* **EXERCISE AIM**
Each line of the records needs to be written out exactly, with any image left out.

(Plain-text document sources)
'''
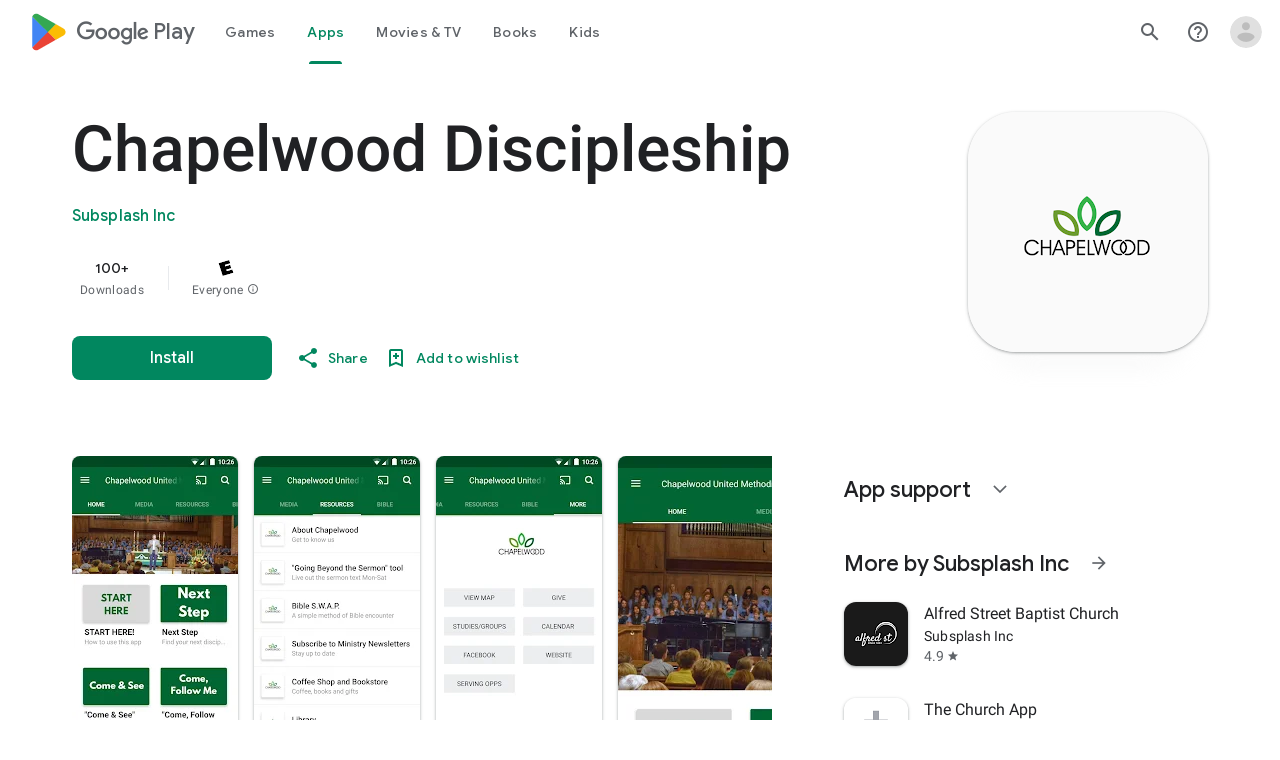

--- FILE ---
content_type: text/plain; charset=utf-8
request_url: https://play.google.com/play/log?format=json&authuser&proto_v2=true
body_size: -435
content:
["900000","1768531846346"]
'''
* **OUTPUT BELOW**
--- FILE ---
content_type: text/plain; charset=utf-8
request_url: https://play.google.com/play/log?format=json&authuser&proto_v2=true
body_size: -435
content:
["900000","1768531846346"]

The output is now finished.